Uno studio di qualche anno fa ha seguito per cinque anni alcune coppie aperte o poliamorose, insieme a coppie tradizionali che formavano il gruppo di controllo. A distanza di cinque anni si è notato che nelle coppie poligamiche il tasso di separazione era più alto. Tra quelle che erano rimaste unite, invece, la soddisfazione per il rapporto era pari a quella del gruppo di controllo. Lo studio conferma che la coppia aperta può dare la stessa soddisfazione rispetto a quella monogamica, ma richiede più attenzione e più cura, essendo alto il pericolo che a un certo punto di “scoppi”.
Pensiamo alla gelosia, il vero e proprio spauracchio delle coppie aperte: non solo essa è naturalmente presente in quasi tutti i rapporti umani, ma in questi contesti relazionali diviene una sorta di tabù. Molte persone inserite in rapporti poligamici si vergogna della propria gelosia, non riesce a comunicarla e può finire per isolarsi, interrompere la comunicazione con i partner, soffrire molto. Le relazioni dovrebbero essere affrontate senza pregiudizi, né da una parte né dall’altra. Le coppie aperte soffrono di pregiudizi diversi da quelli delle coppie monogame, ma sono ugualmente danneggiate da essi.
La coppia aperta non è per tutti e, fortunatamente, ha smesso di essere una moda.
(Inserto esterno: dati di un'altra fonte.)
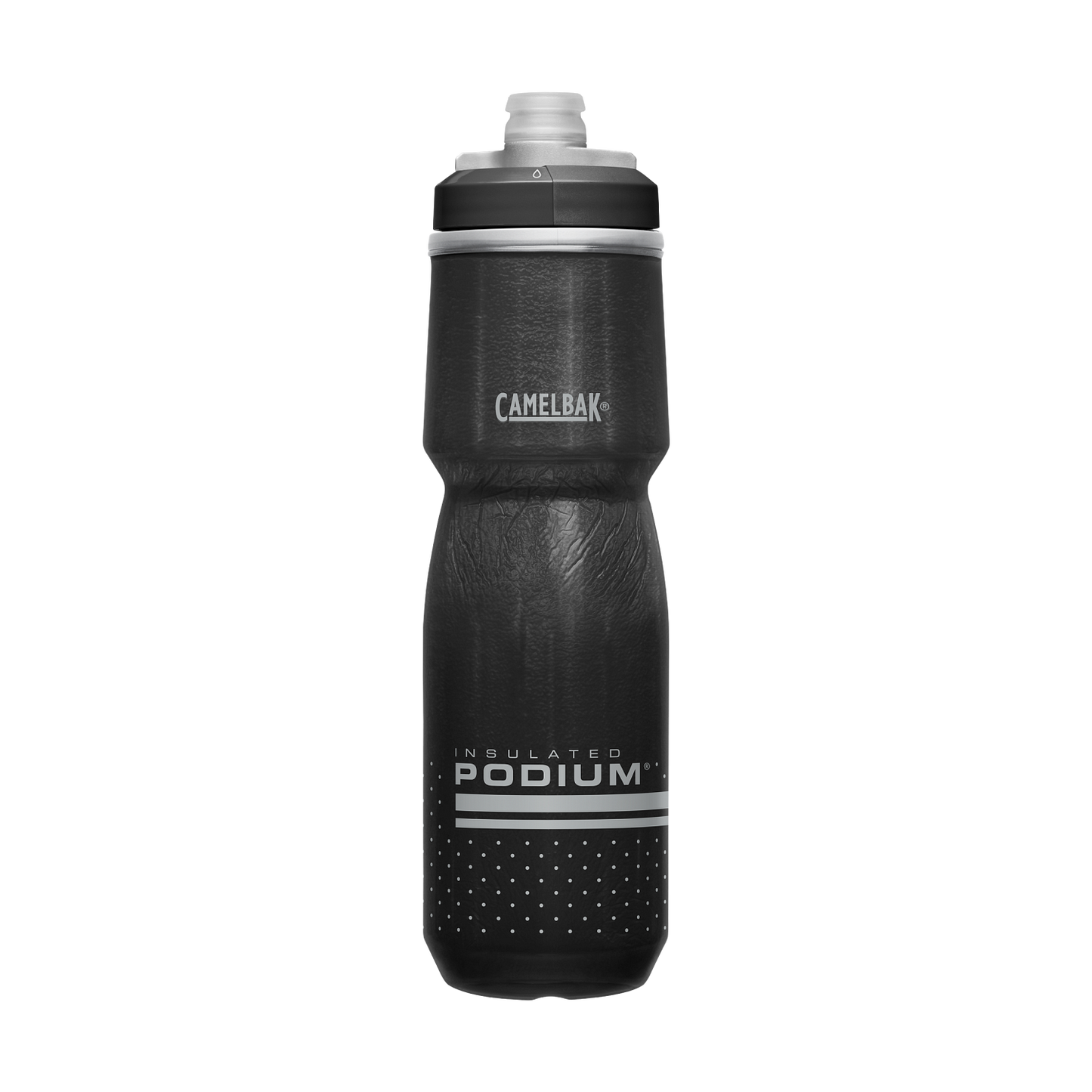 podium-chilltm-24oz-bike-bottle-g9 udovgyrg1x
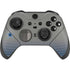 NFL Dallas Cowboys Breakaway Xbox Elite Wireless Controller Series 2 Skin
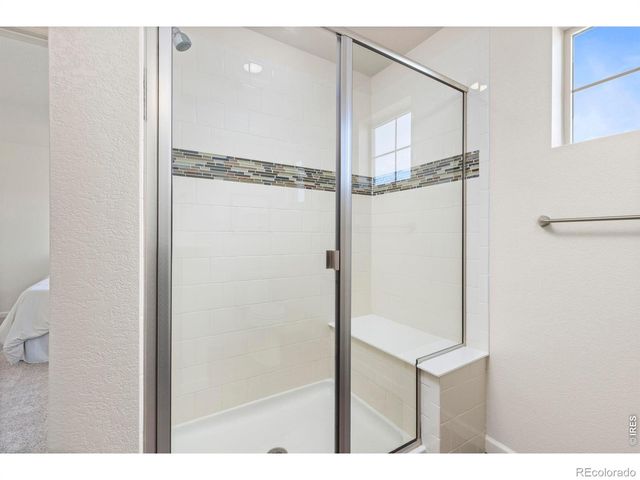 2585 Trio Falls Drive, Loveland, CO 80538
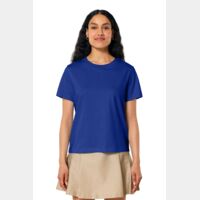 Women's Stella Muser Tee Thumbnail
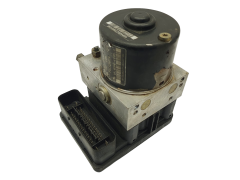 Abs-pumppu Renault Espace 4 Laguna 2 8200159837 -D 10.0960-1423.3 61966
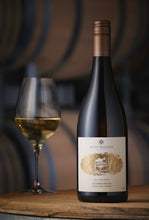 Load image into Gallery viewer, Pre-Release 2022 Reserve Chardonnay
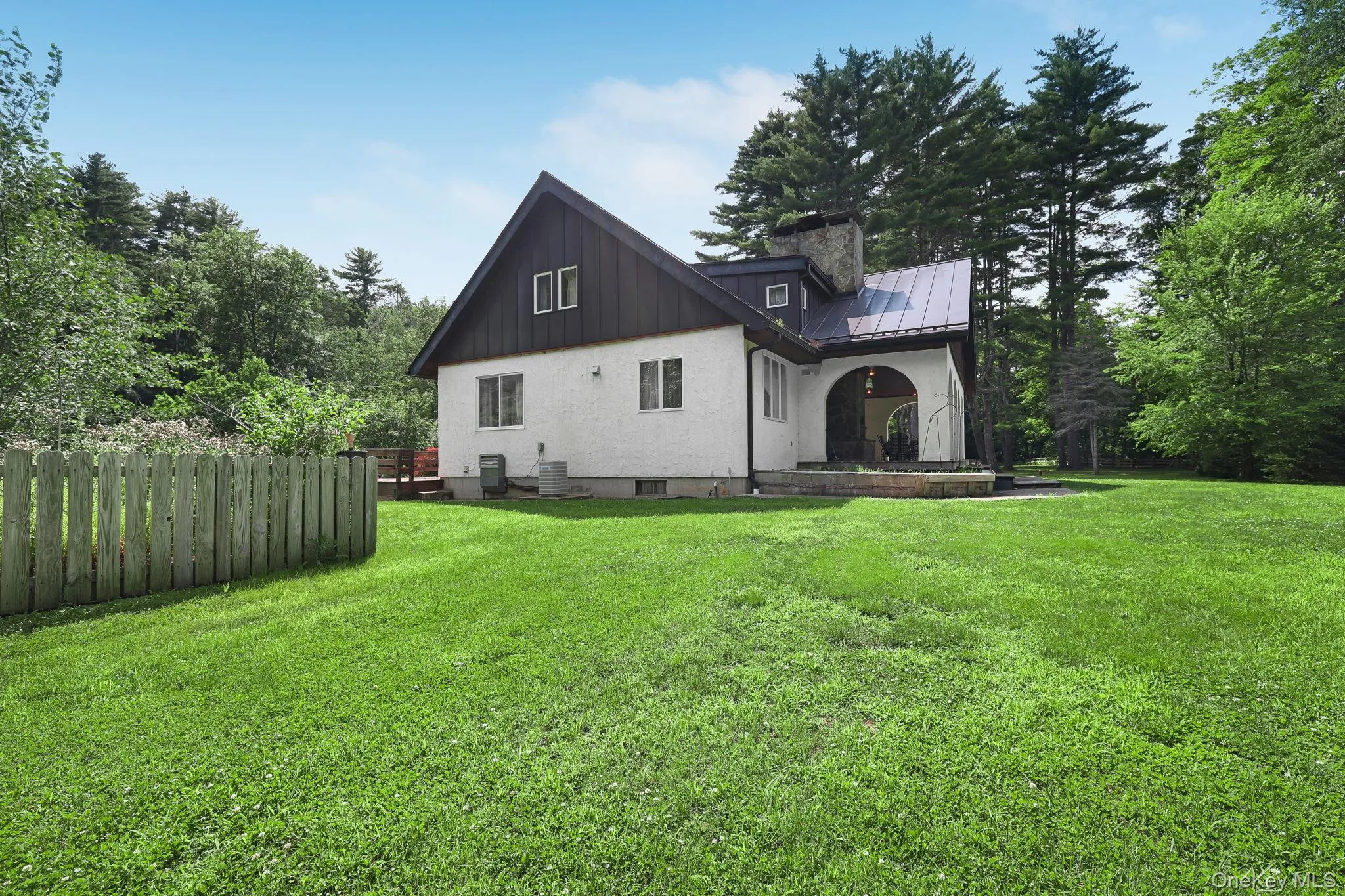 118 Bennett Road, Wawarsing, NY, 3 Bedrooms Bedrooms, 8 Rooms Rooms,2 BathroomsBathrooms,Residential,For Rent,Bennett,0,1027230 118 Bennett Road, Wawarsing, NY, 3 Bedrooms Bedrooms, 8 Rooms Rooms,2 BathroomsBathrooms,Residential,For Rent,Bennett,0,1027230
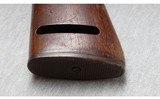 Saginaw ~ M1 Carbine ~ .30 Carbine - 9 of 9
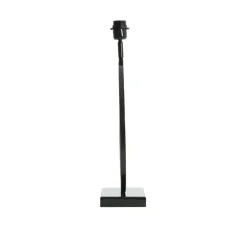 New Light & Living Liva 53cm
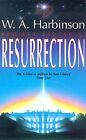 Projekt Saucer 5: Resurrection: Bk. 5 ... by A Harbinson, W Paperback / softback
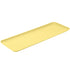 Cambro Market Tray 12 x 30 Inch Commercial Serving Tray ( Case of 12 )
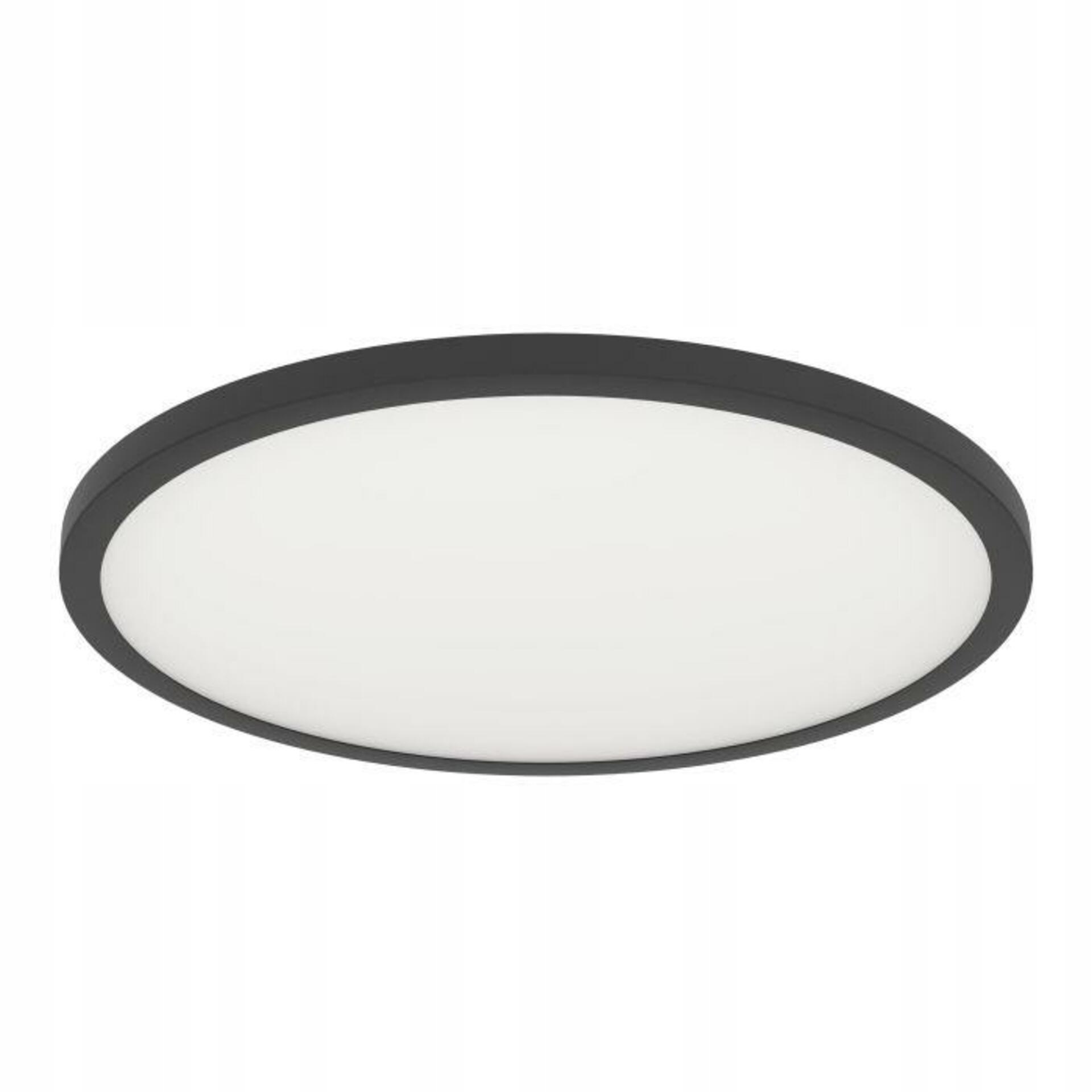 Eglo Stropné svietidlo Sarsina-z Eglo 900761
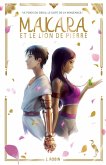 Makara et le Lion de pierre (eBook, ePUB) Makara et le Lion de pierre (eBook, ePUB)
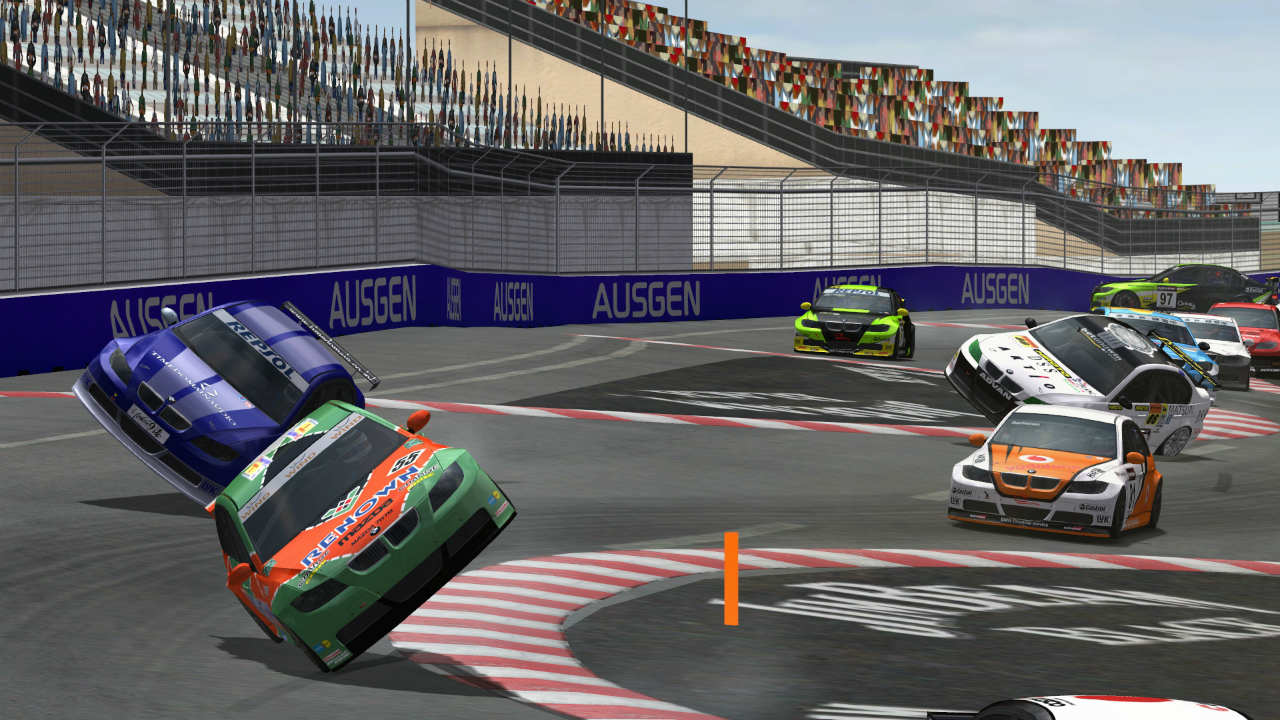 rFactor 2013-01-17 00-33-06-870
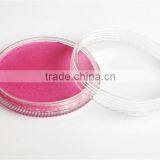 Hot Sell Face and Body Football Fans Face Paint thumbnail-3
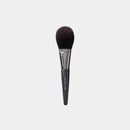[MAKEUP BRUSH] SHIORI POWDER BRUSH | MAKEUP BRUSH CRAFT | UYODA BISYODO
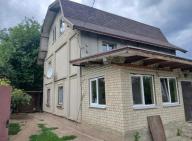 дом, Сиряки, Харьковская область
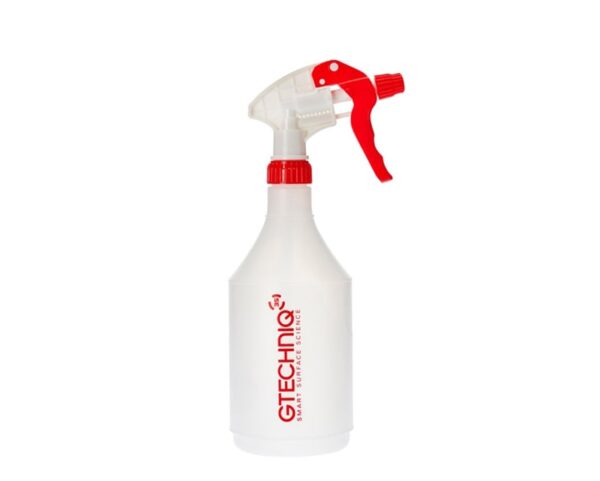 sp2-gspray-bottle-min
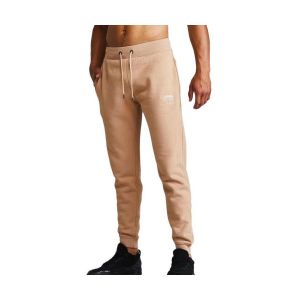 Airness Jogging homme pantalon predator co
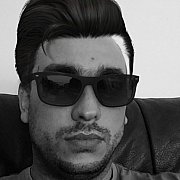 Dariuszekx - mężczyzna, 38 lat, Piotrków Trybunalski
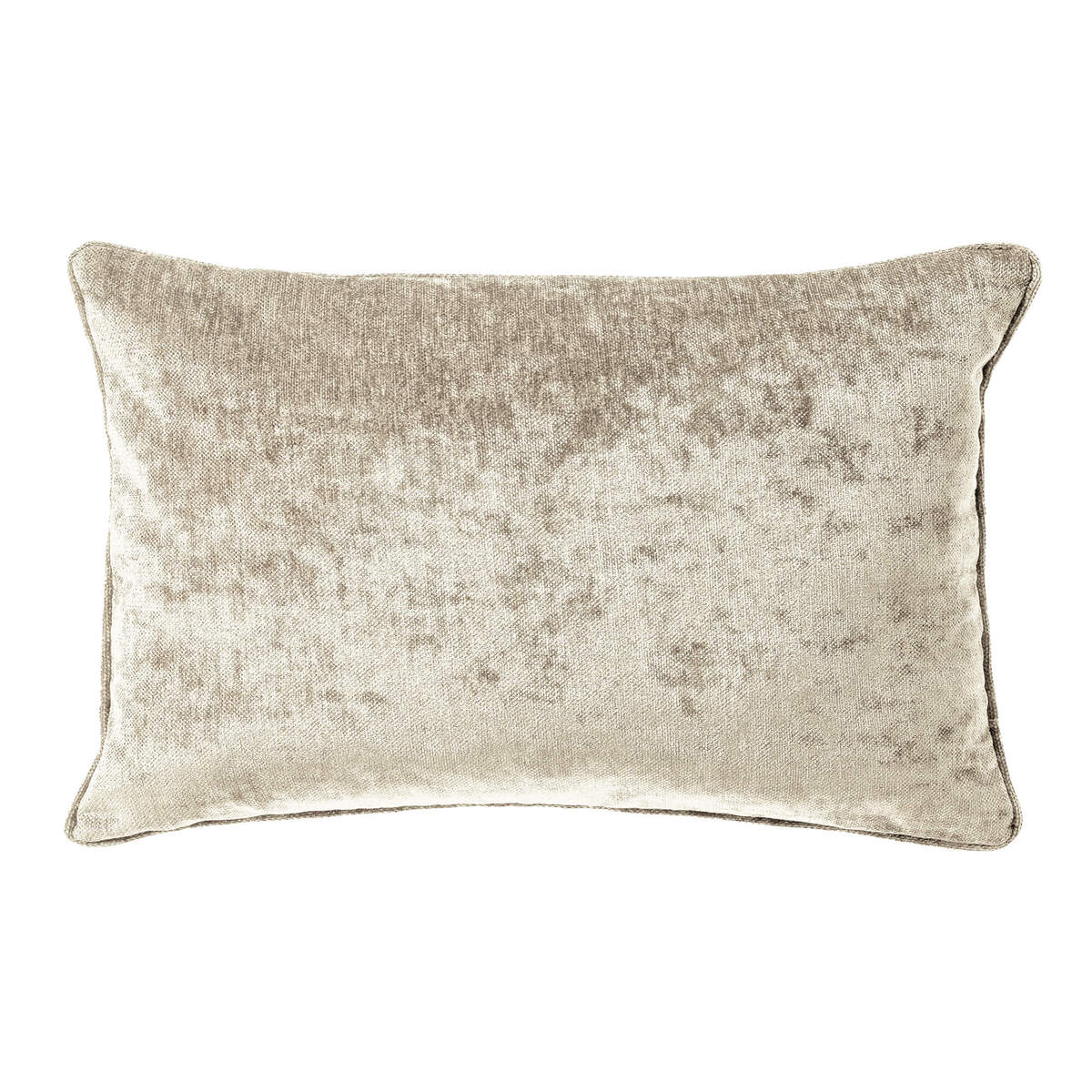 Dutch Decor sierkussen Lewy Pumice Stone 50x30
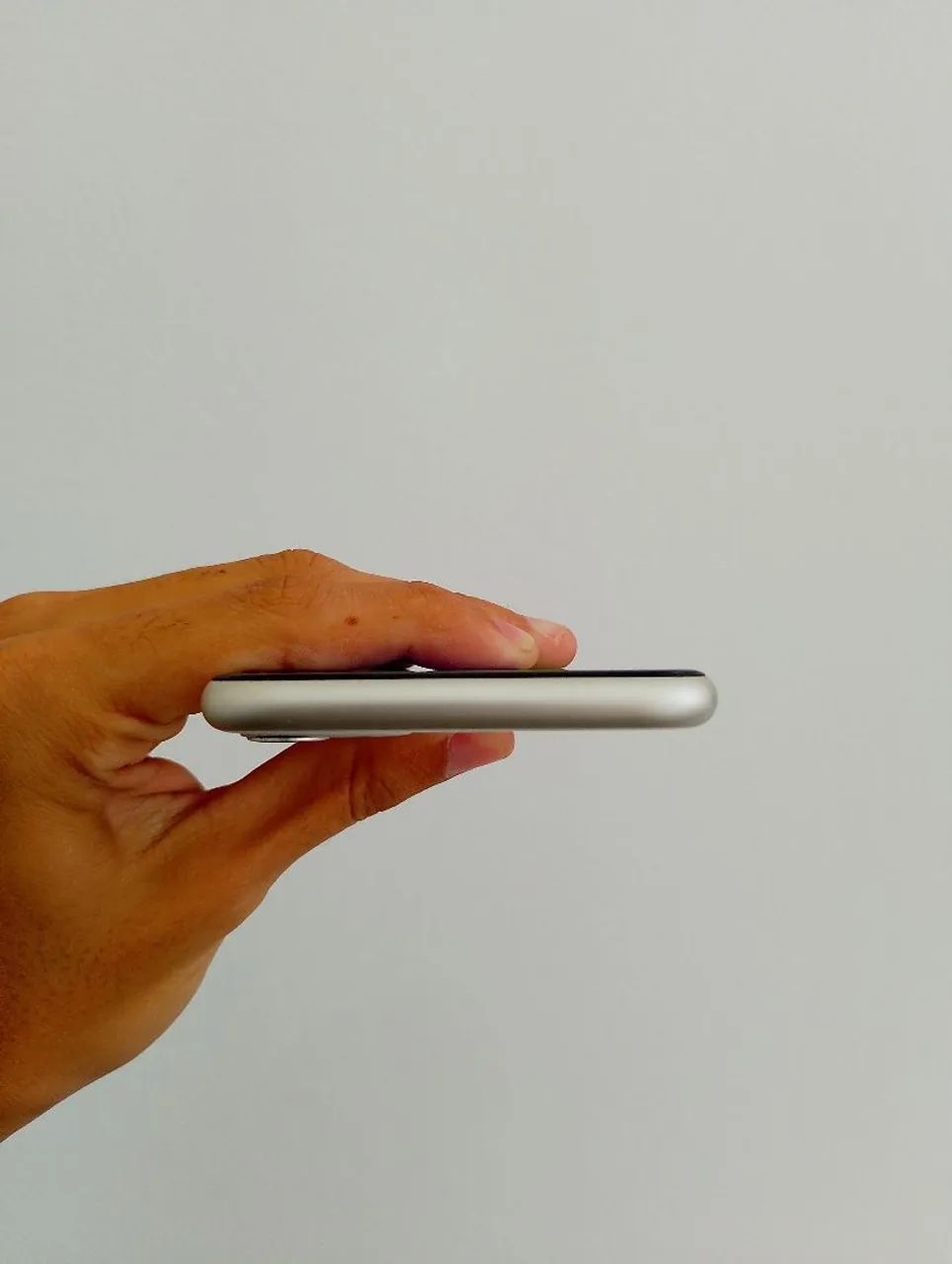 IPHONE 11 64GB TODO ORIGINAL  - Foto 4
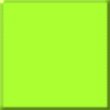 905.GIF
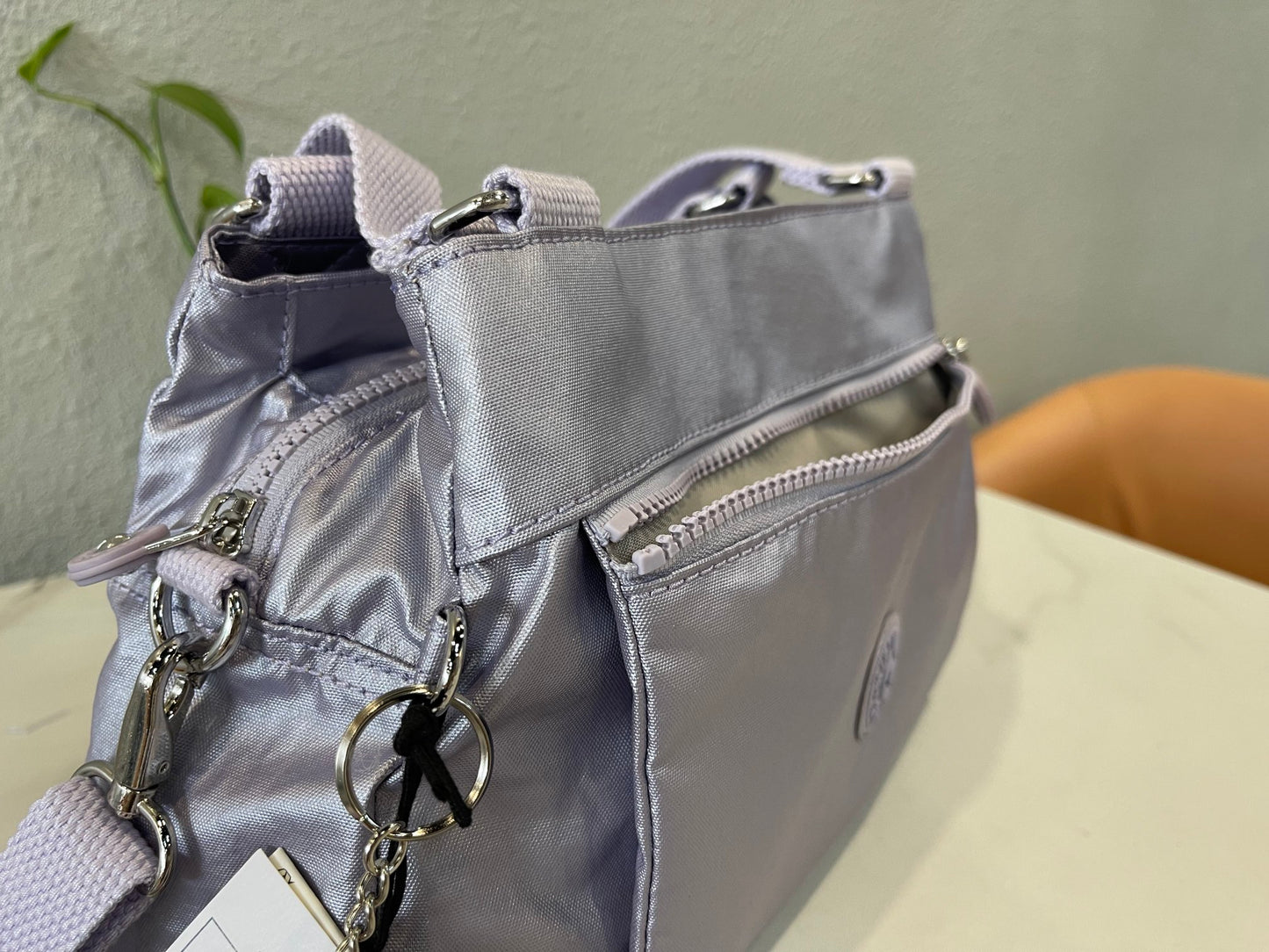 KIP BAG-195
È giusto che nella nostra società convivano diverse maniere di intendere l’amore e che nessuna prevalichi l’altra. Chi si sente propenso alle relazioni poligamiche deve sapere che non sta seguendo banali “fantasie di tradimento” ma sta abbracciando un sistema di vita complesso che implica molto amore ma anche molta responsabilità.
La tentazione di chiamare “coppia aperta” tentativi in extremis di salvare la coppia monogamica dalla crisi, dalla noia o dal calo del desiderio è fallimentare. Questa forma di tradimento consensuale non solo non allevia i sintomi della crisi interpersonale ma non lavora nemmeno sulle cause. Ben diverso è fondare la propria vita su una poligamia etica dal semplice tradire “avvertendo” il partner.
Perciò, quando siamo in coppia e ci viene l’idea di trasformarla da chiusa ad aperta, chiediamoci prima di tutto perché lo vogliamo fare: è un desiderio genuino o una scappatoia? È qualcosa che ci renderebbe felici o ci farebbe evadere dai problemi? In questi quesiti albergano tutte le risposte.